Like numerous trading card games, there's a series of restrictions to ensure an even balance, such as a maximum of three of the same cards in a deck and others that are specifically handicapped. Thankfully, the Starter Deck comes already organised so it's not something you have to concern yourself about, although it's hard to say how the game handles attempts to cheat in this manner as Sony didn't send any Booster Packs to compliment what comes with the box. Equally, if you're not happy with your starting hand you can play a Mulligan once to change these, although presumably there's no way in which the computer or online opponent can tell you've only done this once - perhaps trading card fans are an honest bunch and it's their respect for the game that governs such greay areas.
Trading Card Fanatics Or Newcomers???
With my past experience of card games extending to the occasional bout of Top Trumps, I wasn't expecting too much from Eye of Judgment. So it came as something of a surprise when I found myself inextricably hooked by the game. A daunting difficulty level rarely provided a barrier, but instead, a satisfying challenge that keeps you coming back for more.

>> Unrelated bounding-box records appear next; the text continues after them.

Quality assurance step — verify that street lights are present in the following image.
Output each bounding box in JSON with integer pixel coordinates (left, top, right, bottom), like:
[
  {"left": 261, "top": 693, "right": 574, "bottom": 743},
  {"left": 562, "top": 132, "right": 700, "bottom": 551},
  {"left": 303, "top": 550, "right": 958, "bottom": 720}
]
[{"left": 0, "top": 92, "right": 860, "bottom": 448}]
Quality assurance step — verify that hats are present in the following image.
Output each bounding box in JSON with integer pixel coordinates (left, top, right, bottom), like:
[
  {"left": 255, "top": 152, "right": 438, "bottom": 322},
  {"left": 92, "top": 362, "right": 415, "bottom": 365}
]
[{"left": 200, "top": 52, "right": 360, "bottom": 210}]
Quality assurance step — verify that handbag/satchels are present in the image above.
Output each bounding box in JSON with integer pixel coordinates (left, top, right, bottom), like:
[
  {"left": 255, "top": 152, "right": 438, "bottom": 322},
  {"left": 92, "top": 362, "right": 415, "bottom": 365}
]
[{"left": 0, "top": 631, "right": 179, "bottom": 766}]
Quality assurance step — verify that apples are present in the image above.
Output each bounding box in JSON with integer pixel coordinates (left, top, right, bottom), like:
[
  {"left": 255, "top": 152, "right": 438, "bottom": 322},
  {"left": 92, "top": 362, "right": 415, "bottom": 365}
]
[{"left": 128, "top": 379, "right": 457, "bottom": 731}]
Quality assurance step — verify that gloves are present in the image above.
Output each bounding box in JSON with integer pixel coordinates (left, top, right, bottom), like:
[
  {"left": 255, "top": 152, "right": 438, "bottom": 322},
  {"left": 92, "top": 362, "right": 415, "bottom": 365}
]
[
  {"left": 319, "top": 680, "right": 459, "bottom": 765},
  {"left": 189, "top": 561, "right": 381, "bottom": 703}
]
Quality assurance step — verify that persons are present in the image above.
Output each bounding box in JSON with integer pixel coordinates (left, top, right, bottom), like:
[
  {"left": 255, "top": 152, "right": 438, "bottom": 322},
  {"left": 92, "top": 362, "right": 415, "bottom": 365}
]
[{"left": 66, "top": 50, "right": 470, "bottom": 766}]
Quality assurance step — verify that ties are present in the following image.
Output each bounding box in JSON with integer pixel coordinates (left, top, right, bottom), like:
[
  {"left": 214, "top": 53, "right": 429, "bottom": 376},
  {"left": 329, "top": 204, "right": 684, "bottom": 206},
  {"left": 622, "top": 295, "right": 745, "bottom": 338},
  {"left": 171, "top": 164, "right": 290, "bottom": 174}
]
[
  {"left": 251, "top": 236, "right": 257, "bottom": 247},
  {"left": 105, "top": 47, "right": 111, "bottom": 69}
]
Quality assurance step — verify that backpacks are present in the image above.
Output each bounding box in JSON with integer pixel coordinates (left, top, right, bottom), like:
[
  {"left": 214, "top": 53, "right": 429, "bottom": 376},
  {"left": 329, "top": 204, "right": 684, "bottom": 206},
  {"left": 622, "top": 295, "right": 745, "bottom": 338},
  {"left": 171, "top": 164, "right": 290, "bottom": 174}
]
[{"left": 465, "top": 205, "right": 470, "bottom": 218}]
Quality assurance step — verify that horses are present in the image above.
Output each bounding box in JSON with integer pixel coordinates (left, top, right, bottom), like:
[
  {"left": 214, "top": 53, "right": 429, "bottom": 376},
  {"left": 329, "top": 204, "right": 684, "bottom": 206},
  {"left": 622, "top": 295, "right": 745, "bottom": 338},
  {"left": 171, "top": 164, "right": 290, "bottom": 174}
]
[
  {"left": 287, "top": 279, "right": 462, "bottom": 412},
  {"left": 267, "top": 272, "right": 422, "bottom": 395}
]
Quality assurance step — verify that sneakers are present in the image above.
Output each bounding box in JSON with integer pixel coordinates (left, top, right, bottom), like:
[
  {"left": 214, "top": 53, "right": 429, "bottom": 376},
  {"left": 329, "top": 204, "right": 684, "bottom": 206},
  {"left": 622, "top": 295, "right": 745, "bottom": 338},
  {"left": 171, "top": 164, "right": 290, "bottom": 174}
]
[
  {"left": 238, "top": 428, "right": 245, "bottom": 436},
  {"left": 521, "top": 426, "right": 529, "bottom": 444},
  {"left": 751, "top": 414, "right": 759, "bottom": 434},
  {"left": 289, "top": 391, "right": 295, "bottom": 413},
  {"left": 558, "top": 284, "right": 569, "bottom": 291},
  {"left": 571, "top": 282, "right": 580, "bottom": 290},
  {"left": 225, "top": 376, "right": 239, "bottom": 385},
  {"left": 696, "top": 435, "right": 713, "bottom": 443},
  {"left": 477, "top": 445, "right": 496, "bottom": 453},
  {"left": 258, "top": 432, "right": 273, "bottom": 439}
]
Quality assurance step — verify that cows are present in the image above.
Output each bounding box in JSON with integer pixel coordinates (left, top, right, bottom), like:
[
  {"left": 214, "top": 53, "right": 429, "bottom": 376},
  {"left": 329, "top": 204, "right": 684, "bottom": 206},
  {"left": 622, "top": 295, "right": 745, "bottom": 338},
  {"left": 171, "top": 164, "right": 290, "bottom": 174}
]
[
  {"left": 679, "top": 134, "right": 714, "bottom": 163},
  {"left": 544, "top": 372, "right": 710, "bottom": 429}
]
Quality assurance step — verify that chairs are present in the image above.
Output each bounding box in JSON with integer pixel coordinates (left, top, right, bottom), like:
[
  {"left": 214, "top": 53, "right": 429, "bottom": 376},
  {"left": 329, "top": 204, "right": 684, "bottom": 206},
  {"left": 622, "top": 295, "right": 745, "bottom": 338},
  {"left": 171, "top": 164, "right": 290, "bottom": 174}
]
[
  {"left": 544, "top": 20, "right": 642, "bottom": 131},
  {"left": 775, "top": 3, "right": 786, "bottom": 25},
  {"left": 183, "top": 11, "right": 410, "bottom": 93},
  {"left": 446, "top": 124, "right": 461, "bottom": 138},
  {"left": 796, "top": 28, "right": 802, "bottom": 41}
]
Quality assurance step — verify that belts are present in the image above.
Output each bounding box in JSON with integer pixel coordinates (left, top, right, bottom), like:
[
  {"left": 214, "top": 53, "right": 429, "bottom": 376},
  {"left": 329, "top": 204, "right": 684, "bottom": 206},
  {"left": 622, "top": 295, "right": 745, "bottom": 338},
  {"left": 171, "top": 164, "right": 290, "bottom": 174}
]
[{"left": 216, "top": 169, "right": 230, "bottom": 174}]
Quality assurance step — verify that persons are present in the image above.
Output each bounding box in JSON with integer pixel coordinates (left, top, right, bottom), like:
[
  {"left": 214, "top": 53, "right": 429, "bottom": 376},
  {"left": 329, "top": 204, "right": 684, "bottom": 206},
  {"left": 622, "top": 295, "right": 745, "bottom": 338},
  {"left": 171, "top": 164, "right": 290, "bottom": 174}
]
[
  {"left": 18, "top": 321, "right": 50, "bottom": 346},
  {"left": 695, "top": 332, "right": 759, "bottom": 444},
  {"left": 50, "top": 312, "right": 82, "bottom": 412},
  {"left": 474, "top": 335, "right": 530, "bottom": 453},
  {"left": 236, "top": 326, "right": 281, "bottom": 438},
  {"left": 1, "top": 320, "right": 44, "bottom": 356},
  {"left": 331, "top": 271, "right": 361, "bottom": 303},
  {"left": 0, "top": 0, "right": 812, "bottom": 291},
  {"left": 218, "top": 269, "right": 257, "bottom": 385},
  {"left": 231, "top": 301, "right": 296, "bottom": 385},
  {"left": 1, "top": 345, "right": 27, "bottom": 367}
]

Perhaps the only genuine criticism that can really be levelled at Eye of Judgment is the lack of any substantial content. Restricting the game to a series of one-off battles, the appeal of Eye of Judgment lies squarely with playing against friends - somehow the option of watching the computer play against itself just doesn't seem that enticing!. Thankfully there's a strong online aspect to the game with Ranked and Unranked matches, although some sort of on and offline tournament structure would have been appreciated because the game can feel a little trivial.
Featuring 110 cards to collect in total from Set 1, fans of collectable card games will probably find purchasing Booster Packs and creating personalised decks more appealing than I do. With the option of creating customised decks and registering them in the game, Eye of Judgment meets the level of fanaticism that fans will crave. Sony has made it clear that they intend to support Eye of Judgment with expansion packs available via the PlayStation Network throughout 2008. Beyond opening up the scope for new sets of cards, we're hoping they'll be able to add to the somewhat questionable depth of content and bring a little more variety to the game.